One of the amusement parks which I have wanted to visit again for quite some time is the Attractiepark Slagharen. During my first visit in 2009, and still under the patronage of the Bemboom family, I was completely thrilled by the park’s 70s and 80s rides, which had long been decommissioned elsewhere. The cable car that leads across Mainstreet with all kinds of food stalls and connects the two parts of the park remains in your memory just as positively as the good old Looping Star roller coaster, the dark ride Ocean of Darkness or the flying swing Apollo, where simply everything was allowed.
In 2012, after almost 50 years of family ownership, the park was sold to the Spanish group Parques Reunidos and an untypically rapid change in the park took place. The iconic Ocean of Darkness dark ride was the first to be demolished to make room for the queue for the children’s driving school The Passepartout Explorer. The surrounding area has been redesigned to form the Jules Verne Adventureland theme area with a number of Italian-made children’s rides, the still magnificent Schwarzkopf Enterprise and the Twist ‘n’ Splash Expedition Nautilus. The dream boat of the Weber company was therefore moved and is now, as is the Flying Carpet from the same company, no longer in the park.

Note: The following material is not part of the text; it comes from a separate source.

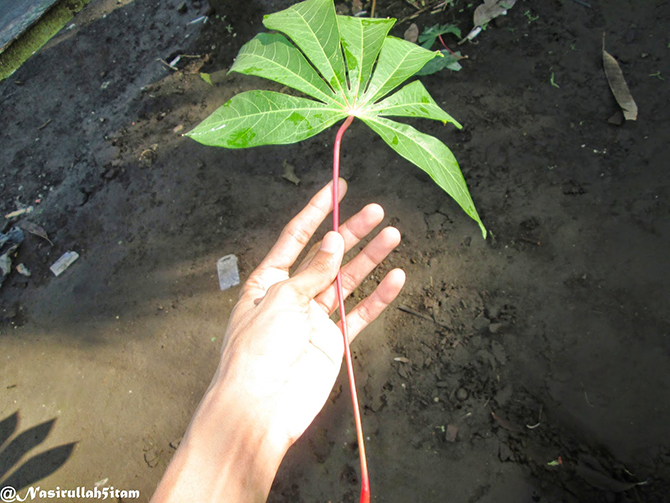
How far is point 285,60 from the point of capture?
144 centimetres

Since this year, the Apollo has only half of its gondolas, which makes the touch-down a bit smoother, but consequently reduces the fun of flying to almost nothing. The long seat chains, the mutual pushing off, the turning in before the ride, all this is now no longer tolerated and accepted, there have even been occasional warnings. The once most ingenious chain carousel of all times is now only a shadow of its former self.
The Octopus is another classic. The Monster II from Schwarzkopf is a very special ride, where you can spin like crazy inside the gondola without any great weight shift. This happens as soon as the gondola brakes are released and can be held for the entire duration of the ride with very little practice. And the ride does not have to hide behind the ride on the younger successor model, which is still widely represented at local fairs today.
Since this year it is no longer possible to take the monorail to the other side of the park, after all the main station near the swimming pool has been abandoned, so you can either take the monorail on foot or the standard route by the cable car. The number of rides on this side of the park has not been reduced as drastically, but the small swimming pool with iceberg theme has been modernised and supplemented with a handful of slides of a newer design. As Aqua Mexicana, the pool now stands out with its significantly increased surface area and slide tower, although I wonder why of all things the portfolio of the actual amusement park had to be reduced even further by taking over the dinghy slides.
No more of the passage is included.